WHAT YOU ARE ASKED TO DO
From the line containing "phylum: Chordata" to the end of the records, print every line exactly, both ends included, and leave out the pictures.

STORED DATA
□ □ □ □ □

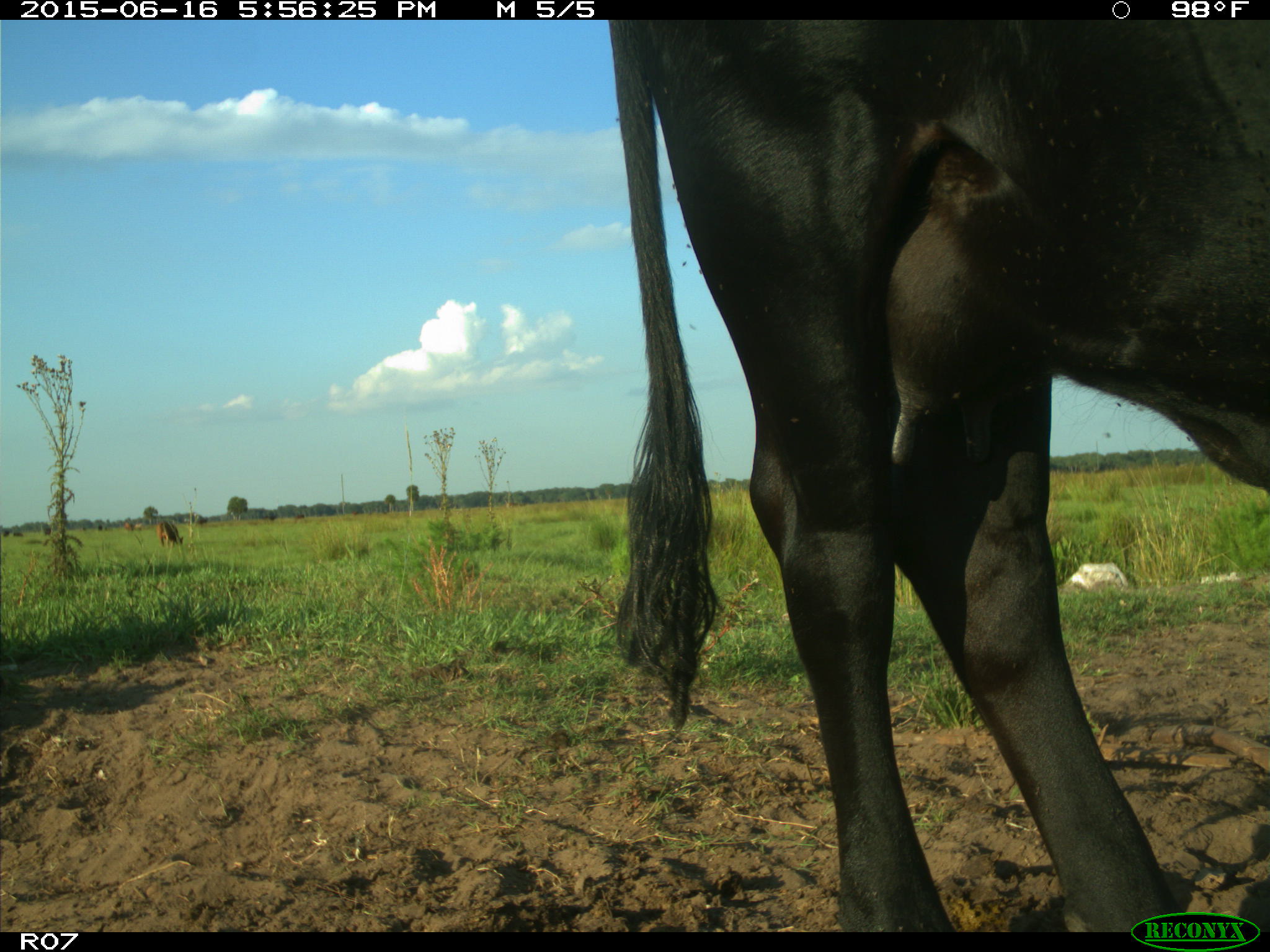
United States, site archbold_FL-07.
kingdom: Animalia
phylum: Chordata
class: Mammalia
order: Artiodactyla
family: Bovidae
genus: Bos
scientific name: Bos taurus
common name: domestic cow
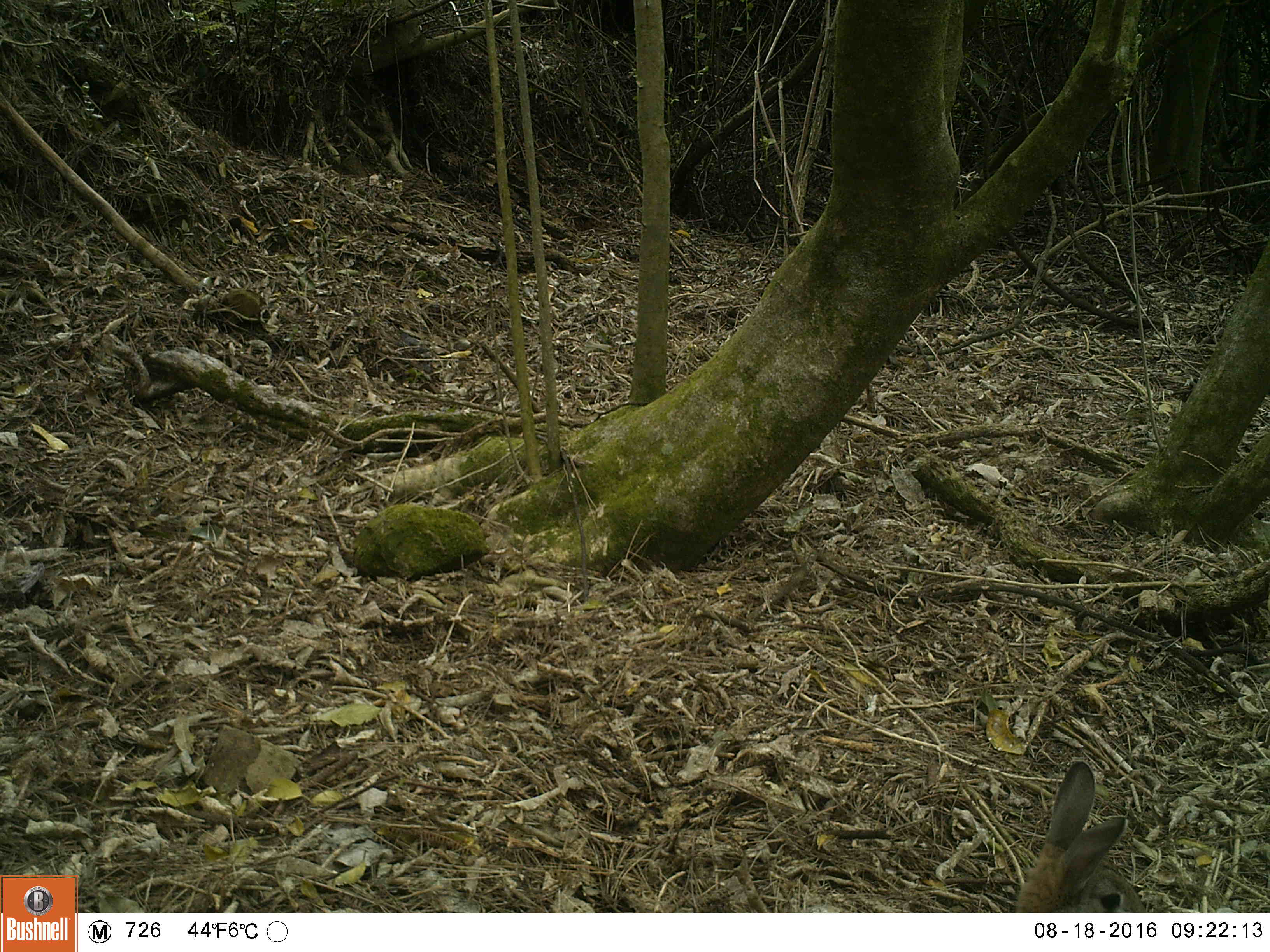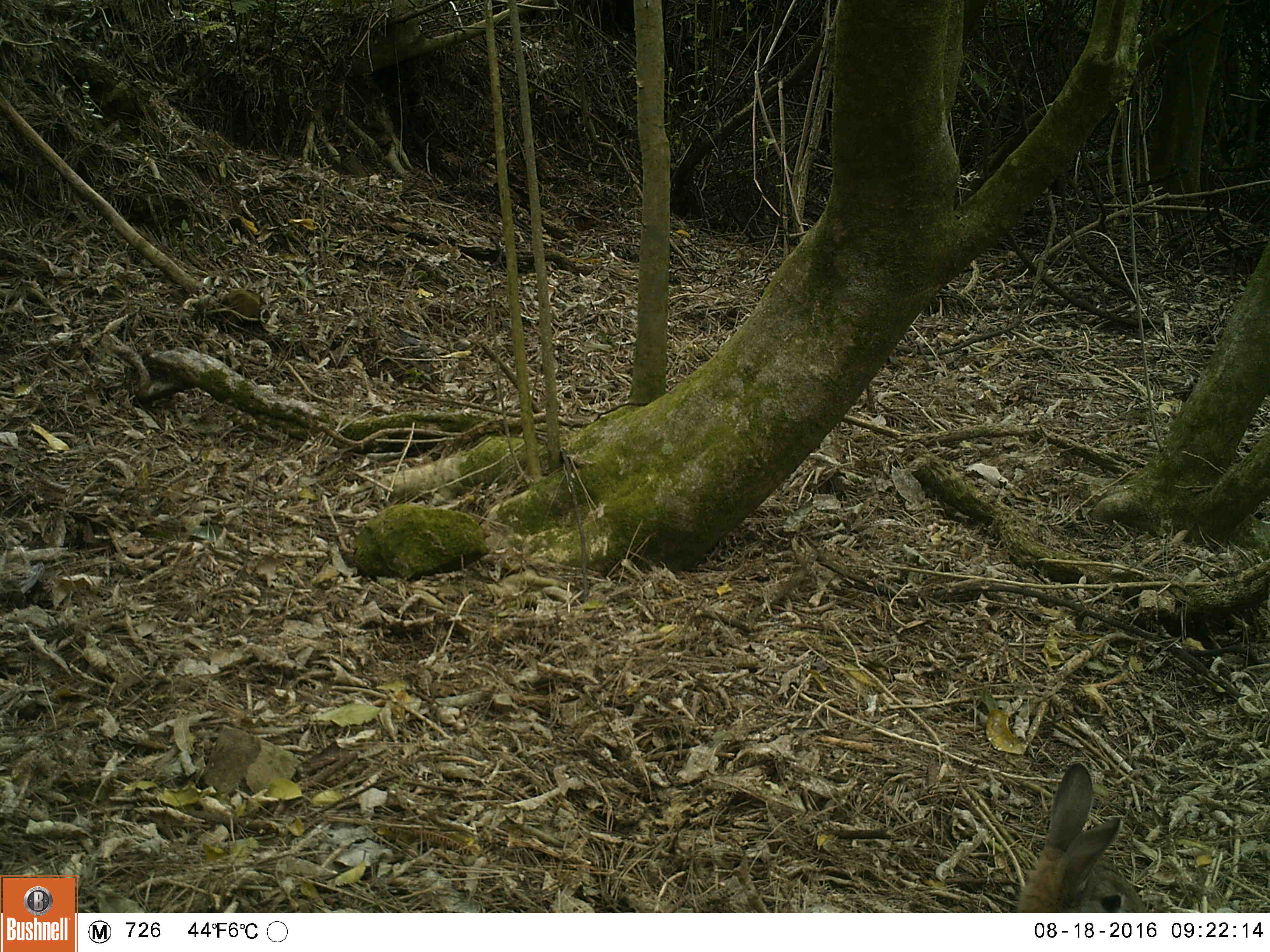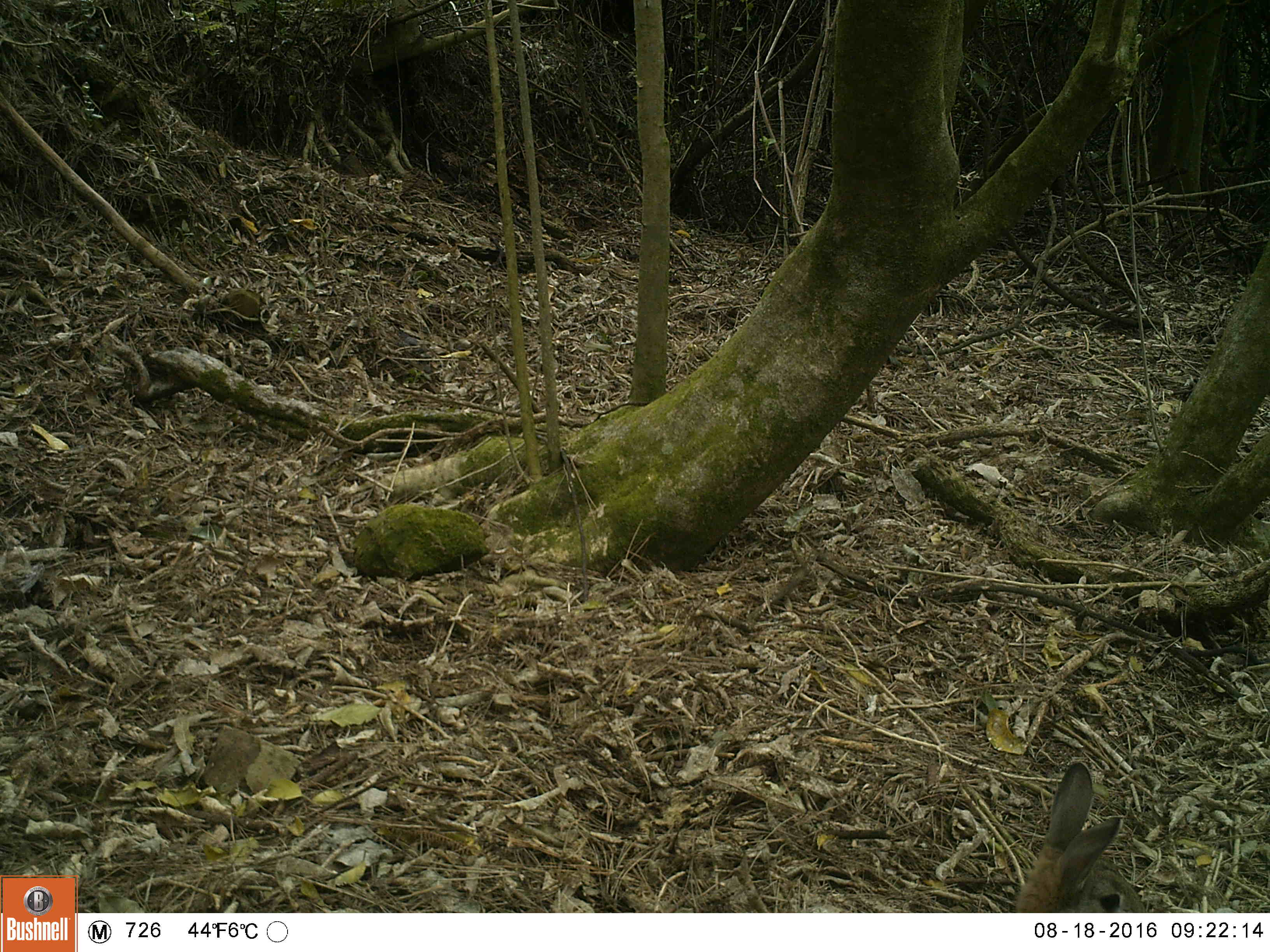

□ □ □ □ □

YOUR SOLUTION
phylum: Chordata
class: Mammalia
order: Artiodactyla
family: Bovidae
genus: Bos
scientific name: Bos taurus
common name: domestic cow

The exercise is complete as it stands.